### Passage
______

A Guide to Intelligent Reading
by Mortimer Adler and Charles Van Doren
426pp.
How to Read a Book first appeared in the 1940s, when Americans were conflicted about what it meant to be educated. Practical, literal-minded thinking was all the vogue, and so there was plenty of joking about the book's title—after all, if you didn't know how to read a book, how could you learn to do so from a book?
But there was also what was sometimes called (disparagingly) the “middlebrow” movement, driven by the idea that average people could benefit from studying the best that has been written and thought. This was a time when folks joined the Book of the Month club, watched popular dramas with a message, and listened to round-table discussions of literature on the radio.
Mortimer Adler was a central figure in the middlebrow movement. He thought that of the mountains of books that had been written, only a few of them were truly great books. Moreover, he thought that everyone regardless of their station in life could and should focus their attention on the great works rather than the lesser ones. Adler was not an egalitarian, nor was he deluded about people's differing abilities to learn. He compared those abilities to vessels of different capacities, and said that even though one vessel might hold less than another, each vessel should be filled to the brim—and filled with the richest cream, not skim milk or dirty water.

______

### Task directions
Set down the part of the review of How to Read a Book that begins at the words "How to Read a Book first" and stops after "on the radio.", copying it word for word.

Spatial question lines
______

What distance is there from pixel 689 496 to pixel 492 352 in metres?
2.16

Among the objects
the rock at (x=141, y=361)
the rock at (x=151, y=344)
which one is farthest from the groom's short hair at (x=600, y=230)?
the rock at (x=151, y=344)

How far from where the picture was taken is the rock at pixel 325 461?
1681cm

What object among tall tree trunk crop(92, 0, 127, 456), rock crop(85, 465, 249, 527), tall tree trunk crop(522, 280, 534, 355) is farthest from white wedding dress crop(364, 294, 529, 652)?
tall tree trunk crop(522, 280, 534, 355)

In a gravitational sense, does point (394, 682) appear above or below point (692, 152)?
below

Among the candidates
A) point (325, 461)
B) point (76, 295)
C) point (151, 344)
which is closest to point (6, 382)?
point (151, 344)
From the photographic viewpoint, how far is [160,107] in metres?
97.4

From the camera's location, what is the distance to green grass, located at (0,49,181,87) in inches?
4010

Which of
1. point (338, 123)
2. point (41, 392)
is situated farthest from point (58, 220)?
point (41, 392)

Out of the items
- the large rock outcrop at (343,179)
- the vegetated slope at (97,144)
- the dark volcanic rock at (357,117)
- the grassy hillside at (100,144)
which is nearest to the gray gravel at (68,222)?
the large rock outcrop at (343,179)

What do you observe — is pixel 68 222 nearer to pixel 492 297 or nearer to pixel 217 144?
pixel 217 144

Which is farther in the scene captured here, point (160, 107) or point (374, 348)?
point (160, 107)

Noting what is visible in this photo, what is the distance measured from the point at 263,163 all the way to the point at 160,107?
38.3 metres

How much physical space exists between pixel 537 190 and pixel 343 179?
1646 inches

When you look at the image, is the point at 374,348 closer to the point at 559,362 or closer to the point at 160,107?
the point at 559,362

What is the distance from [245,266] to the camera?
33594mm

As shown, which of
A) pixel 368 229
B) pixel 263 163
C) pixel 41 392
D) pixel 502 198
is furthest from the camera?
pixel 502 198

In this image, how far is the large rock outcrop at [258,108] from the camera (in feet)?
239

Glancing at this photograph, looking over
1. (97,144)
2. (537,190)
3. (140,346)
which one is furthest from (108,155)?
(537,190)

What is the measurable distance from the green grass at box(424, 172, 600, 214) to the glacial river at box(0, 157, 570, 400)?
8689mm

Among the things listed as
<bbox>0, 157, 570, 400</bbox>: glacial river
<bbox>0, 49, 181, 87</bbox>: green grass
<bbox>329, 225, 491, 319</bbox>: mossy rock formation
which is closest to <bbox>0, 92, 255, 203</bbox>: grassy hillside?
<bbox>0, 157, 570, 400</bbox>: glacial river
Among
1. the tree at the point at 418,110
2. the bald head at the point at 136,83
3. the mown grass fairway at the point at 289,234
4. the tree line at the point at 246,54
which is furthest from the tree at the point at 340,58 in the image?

______

### Exercise response
How to Read a Book first appeared in the 1940s, when Americans were conflicted about what it meant to be educated. Practical, literal-minded thinking was all the vogue, and so there was plenty of joking about the book's title—after all, if you didn't know how to read a book, how could you learn to do so from a book?
But there was also what was sometimes called (disparagingly) the “middlebrow” movement, driven by the idea that average people could benefit from studying the best that has been written and thought. This was a time when folks joined the Book of the Month club, watched popular dramas with a message, and listened to round-table discussions of literature on the radio.